**Work request A**
Using the Environment class documentation, answer these questions:
(i) What type does the documentation give for the `oven` attribute?
(ii) What does the `gamma` attribute represent?
(iii) Which method produces the list of illegal state transitions?
Mark each answer (i), (ii), (iii), one per line.
**Work request B**
Please extend the Environment class documentation and code past its last line, not the material that follows it.
START Text segment
The `Environment` class models the cooking environment where a `Chef` agent interacts. It defines the rewards for different scenarios, the layout of the environment, and the main simulation loop.

## Attributes

- `rewards` (dict): Dictionary containing reward values for different scenarios.
- `oven` (int): Position of the oven in the environment.
- `gates` (list): Positions of teleportation gates.
- `beaters` (list): Positions of beaters.
- `illegal_moves` (list): List of illegal state transitions in the environment.
- `learning_rate` (float): Learning rate for updating Q-values in the simulation.
- `gamma` (float): Discount factor for future rewards in the Q-learning algorithm.
- `epsilon` (float): Exploration-exploitation trade-off parameter.

## Methods

- `__init__(self, learning_rate, gamma, epsilon)`: Initializes the environment with given learning parameters.
- `generate_illegal_moves(self)`: Generates a list of illegal state transitions based on the environment layout.
- `run(self, chef: Chef)`: Runs the simulation loop where the chef agent takes actions in the environment, and Q-values are updated accordingly.


In [4]:
class Environment:
    """
    The `Environment` class models the cooking environment where a `Chef` agent interacts. It defines the rewards for
    different scenarios, the layout of the environment, and the main simulation loop.

    """
END Text segment
START Data segment
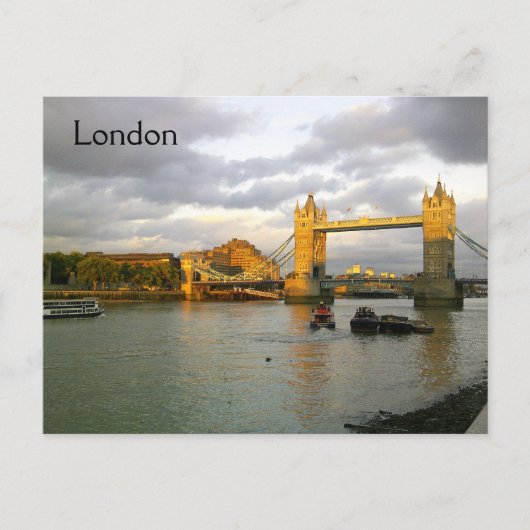 London Tower Bridge Postcard Postkarte (Vorderseite)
END Data segment
**Answer A**
(i) int
(ii) The discount factor for future rewards in the Q-learning algorithm.
(iii) `generate_illegal_moves(self)`

**Answer B**
    rewards = {"not_final": -0.5,
               "wall": -150, 
               "discouraged_action_penalty": 7.0, 
               "take_beater": 10, 
               "cook_eggs": 50}
    oven = 19
    
    def __init__(self, learning_rate, gamma, epsilon):
        """
        Initializes a new Environment instance.

        Parameters:
        - learning_rate (float): Learning rate for updating Q-values in the simulation.
        - gamma (float): Discount factor for future rewards in the Q-learning algorithm.
        - epsilon (float): Exploration-exploitation trade-off parameter.
        """
    
        self.gates = [12, 24]
        self.beaters = [5, 23]
        self.illegal_moves = self.generate_illegal_moves()
        
        self.learning_rate = learning_rate
        self.gamma = gamma
        self.epsilon = epsilon

    def generate_illegal_moves(self):
        """
        Generates a list of illegal state transitions based on the environment layout.

        Returns:
        - list: List of illegal state transitions.
        """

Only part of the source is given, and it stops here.